REQUEST 1: According to the passage on narrative forms, how has the 1950s period been described metaphorically?

--- Begin PASSAGE PROVIDED ---

Narrative forms have been subject to classification by literary theorists, in particular during the 1950s, a period which has been described metaphorically as the Linnaean period in the study of narrative.

Narrative forms include: 
Autobiography – a detailed description or account of the storyteller's own life.
Biography – a detailed description or account of someone's life.
Captivity narrative – a story in which the protagonist is captured and describes their experience with the culture of their captors.
Epic – a very long narrative poem, often written about a hero or heroine and their exploits.
Epic poem – a lengthy story of heroic exploits in the form of a poem.
Essay - a short literary composition that reflects the author's outlook or point
Fable – a didactic story, often using animal characters who behave like people.
Fantasy – a story about characters that may not be realistic and about events that could not really happen.
Flash fiction – a fictional work of extreme brevity that still offers character and plot development.
Folk tale – an old story which has been passed down orally and which reveals the customs of a culture.
Historical fiction – stories which take place in real historical settings and which often feature real historical figures and events, but which center on fictional characters or events.
Legend – a story that is based on fact but often includes exaggerations about the hero (e.g. the East African legend of Fumo Liyongo in the coast of Kenya).
Memoir – similar to an autobiography, except that memoirs generally deal with specific events in the life of the author.
Myth – an ancient story often meant to explain the mysteries of life or nature.
News – information on current events which is presented by print, broadcast, Internet, or word of mouth to a third party or mass audience.
Nonlinear narrative – a story whose plot does not conform to conventional chronology, causality, and/or perspective.

--- End PASSAGE PROVIDED ---

REQUEST 2: Find every line in the listing that contains the word "windshield", and copy each of those lines.

--- Begin MATERIAL ---

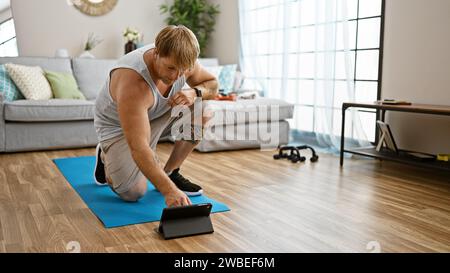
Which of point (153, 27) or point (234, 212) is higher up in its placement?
point (153, 27)

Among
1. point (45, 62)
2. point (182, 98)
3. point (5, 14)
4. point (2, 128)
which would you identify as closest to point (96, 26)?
point (5, 14)

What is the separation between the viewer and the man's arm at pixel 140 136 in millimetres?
1721

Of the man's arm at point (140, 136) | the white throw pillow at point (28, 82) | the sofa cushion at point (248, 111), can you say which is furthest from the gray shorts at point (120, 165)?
the white throw pillow at point (28, 82)

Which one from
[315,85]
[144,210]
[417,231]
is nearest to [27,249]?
[144,210]

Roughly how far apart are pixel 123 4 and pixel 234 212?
4.00m

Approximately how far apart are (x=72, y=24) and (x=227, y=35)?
5.80 ft

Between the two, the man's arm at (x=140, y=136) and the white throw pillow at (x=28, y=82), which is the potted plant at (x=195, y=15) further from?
the man's arm at (x=140, y=136)

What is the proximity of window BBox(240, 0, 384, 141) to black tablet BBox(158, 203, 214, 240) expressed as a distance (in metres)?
2.12

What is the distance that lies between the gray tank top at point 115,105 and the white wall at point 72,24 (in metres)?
3.17

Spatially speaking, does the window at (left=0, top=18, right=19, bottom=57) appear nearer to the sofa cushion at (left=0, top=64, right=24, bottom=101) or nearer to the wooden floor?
the sofa cushion at (left=0, top=64, right=24, bottom=101)

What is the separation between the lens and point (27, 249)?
1.65 meters

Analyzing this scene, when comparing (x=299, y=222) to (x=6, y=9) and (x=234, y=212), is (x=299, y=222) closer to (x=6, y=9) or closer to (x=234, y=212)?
(x=234, y=212)

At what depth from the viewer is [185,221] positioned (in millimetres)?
1827

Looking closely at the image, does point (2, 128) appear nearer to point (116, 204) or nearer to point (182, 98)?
point (116, 204)
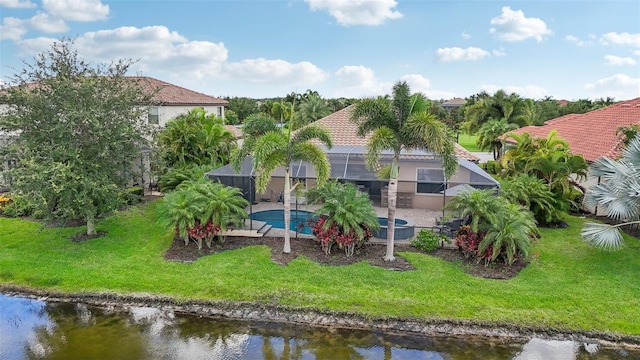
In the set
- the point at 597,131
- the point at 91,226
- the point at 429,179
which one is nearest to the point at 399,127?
the point at 429,179

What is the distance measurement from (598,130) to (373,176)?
1565cm

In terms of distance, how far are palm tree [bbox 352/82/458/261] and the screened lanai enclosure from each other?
456 cm

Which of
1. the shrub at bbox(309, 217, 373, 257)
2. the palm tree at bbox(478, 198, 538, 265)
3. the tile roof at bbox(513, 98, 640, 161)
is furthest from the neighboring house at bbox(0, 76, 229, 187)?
the tile roof at bbox(513, 98, 640, 161)

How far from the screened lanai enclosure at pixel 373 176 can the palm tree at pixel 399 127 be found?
15.0 feet

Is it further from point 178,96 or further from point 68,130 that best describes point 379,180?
point 178,96

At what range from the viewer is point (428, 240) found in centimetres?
1410

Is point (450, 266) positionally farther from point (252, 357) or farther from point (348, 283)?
point (252, 357)

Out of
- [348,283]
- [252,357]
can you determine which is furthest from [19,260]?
[348,283]

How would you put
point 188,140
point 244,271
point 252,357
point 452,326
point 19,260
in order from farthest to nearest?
point 188,140 < point 19,260 < point 244,271 < point 452,326 < point 252,357

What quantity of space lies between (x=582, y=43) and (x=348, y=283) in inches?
809

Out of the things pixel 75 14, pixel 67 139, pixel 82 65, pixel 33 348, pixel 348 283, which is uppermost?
pixel 75 14

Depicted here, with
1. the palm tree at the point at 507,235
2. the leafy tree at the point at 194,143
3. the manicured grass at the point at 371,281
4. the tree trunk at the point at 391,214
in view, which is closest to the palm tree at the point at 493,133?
the manicured grass at the point at 371,281

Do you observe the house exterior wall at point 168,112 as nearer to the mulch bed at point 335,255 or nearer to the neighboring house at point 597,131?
the mulch bed at point 335,255

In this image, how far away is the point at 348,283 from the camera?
1187 centimetres
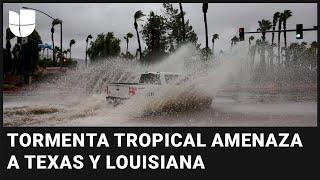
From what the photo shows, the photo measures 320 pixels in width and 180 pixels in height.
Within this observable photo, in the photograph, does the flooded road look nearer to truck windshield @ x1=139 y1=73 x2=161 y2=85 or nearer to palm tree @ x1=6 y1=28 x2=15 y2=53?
truck windshield @ x1=139 y1=73 x2=161 y2=85

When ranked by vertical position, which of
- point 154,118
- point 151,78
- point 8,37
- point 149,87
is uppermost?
point 8,37

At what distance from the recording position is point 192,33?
6706 centimetres

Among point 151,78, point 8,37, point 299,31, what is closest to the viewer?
point 151,78

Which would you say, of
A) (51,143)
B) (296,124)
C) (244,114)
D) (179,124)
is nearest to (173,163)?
(51,143)

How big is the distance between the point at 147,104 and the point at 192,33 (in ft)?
171

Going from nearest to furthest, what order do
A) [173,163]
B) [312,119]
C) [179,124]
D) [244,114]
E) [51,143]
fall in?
[173,163]
[51,143]
[179,124]
[312,119]
[244,114]

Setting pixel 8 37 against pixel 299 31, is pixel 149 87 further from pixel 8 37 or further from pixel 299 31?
pixel 8 37

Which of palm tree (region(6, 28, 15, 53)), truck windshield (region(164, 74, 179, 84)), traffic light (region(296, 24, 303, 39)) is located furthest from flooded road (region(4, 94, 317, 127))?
palm tree (region(6, 28, 15, 53))

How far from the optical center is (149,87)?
52.4 ft

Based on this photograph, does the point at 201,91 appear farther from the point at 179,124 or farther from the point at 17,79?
the point at 17,79

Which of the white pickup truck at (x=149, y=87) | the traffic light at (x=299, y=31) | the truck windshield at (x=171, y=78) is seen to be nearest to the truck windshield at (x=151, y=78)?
the white pickup truck at (x=149, y=87)

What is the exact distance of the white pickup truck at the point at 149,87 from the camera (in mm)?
15997

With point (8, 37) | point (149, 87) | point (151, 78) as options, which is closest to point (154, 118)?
point (149, 87)

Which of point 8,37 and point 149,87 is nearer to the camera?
point 149,87
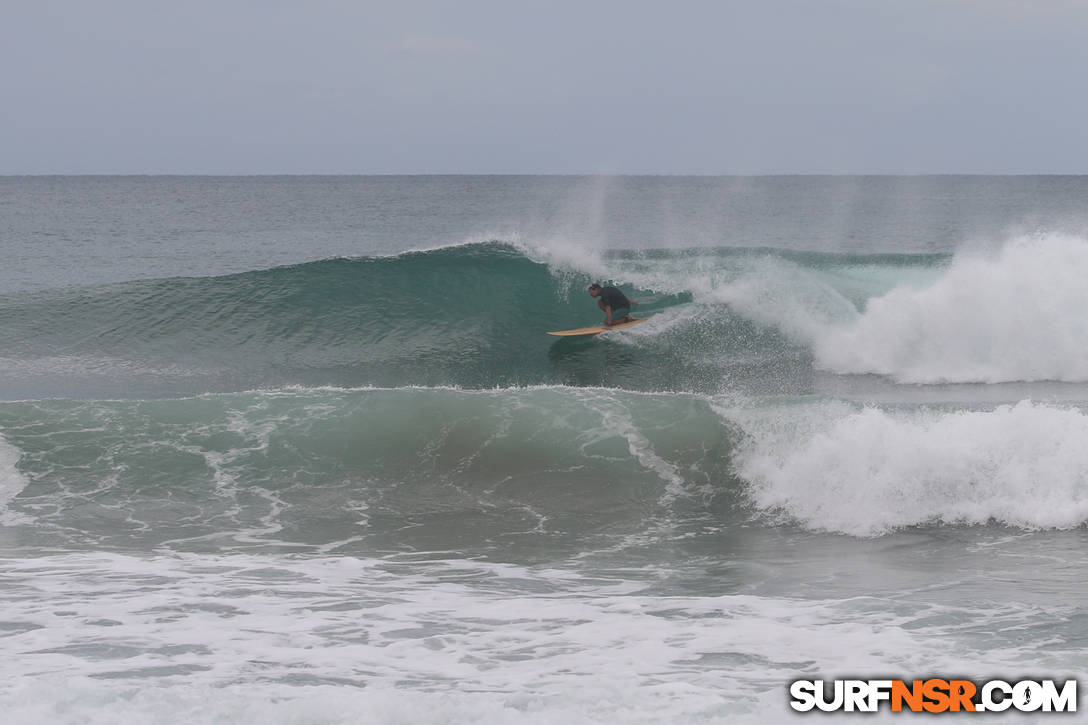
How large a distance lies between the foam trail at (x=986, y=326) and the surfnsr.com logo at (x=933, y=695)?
10190 mm

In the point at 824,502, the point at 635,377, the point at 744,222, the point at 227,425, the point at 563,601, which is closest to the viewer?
the point at 563,601

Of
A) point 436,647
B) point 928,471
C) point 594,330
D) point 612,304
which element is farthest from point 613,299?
point 436,647

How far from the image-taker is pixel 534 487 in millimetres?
10312

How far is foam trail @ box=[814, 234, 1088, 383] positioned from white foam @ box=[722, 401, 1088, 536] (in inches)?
194

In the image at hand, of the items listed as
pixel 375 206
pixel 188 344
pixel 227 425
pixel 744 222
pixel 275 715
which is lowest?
pixel 275 715

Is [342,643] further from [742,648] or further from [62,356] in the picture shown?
[62,356]

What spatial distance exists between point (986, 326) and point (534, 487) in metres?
9.03

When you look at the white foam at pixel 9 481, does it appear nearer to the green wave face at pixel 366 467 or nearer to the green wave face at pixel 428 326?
the green wave face at pixel 366 467

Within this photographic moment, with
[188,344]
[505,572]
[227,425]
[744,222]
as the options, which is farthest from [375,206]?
[505,572]

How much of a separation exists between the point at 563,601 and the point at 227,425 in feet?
21.3

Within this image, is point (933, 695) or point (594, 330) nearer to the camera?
point (933, 695)

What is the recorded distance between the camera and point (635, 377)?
14.9 meters

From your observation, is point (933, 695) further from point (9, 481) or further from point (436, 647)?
point (9, 481)

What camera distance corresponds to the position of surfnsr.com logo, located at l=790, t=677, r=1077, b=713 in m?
4.80
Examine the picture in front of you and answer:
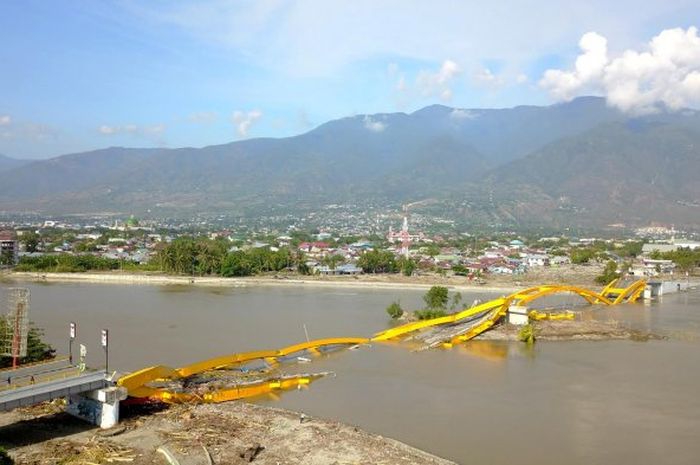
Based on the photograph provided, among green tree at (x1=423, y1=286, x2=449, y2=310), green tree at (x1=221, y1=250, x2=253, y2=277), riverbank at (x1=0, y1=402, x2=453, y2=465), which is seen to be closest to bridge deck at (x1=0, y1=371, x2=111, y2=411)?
riverbank at (x1=0, y1=402, x2=453, y2=465)

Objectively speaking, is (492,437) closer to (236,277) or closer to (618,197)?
(236,277)

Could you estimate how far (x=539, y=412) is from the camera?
Answer: 13.6 metres

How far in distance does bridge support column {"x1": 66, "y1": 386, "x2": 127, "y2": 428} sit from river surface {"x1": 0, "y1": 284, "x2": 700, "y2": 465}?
354cm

--- End MATERIAL ---

WRITTEN ANSWER 1: As the Linnaean period in the study of narrative.

WRITTEN ANSWER 2:
Within this observable photo, in the photograph, does the flooded road look nearer to truck windshield @ x1=139 y1=73 x2=161 y2=85 or nearer to palm tree @ x1=6 y1=28 x2=15 y2=53?
truck windshield @ x1=139 y1=73 x2=161 y2=85
Which of palm tree (region(6, 28, 15, 53)), truck windshield (region(164, 74, 179, 84)), traffic light (region(296, 24, 303, 39)) is located furthest from flooded road (region(4, 94, 317, 127))?
Which of the white pickup truck at (x=149, y=87) | the traffic light at (x=299, y=31) | the truck windshield at (x=171, y=78) is seen to be nearest to the truck windshield at (x=151, y=78)?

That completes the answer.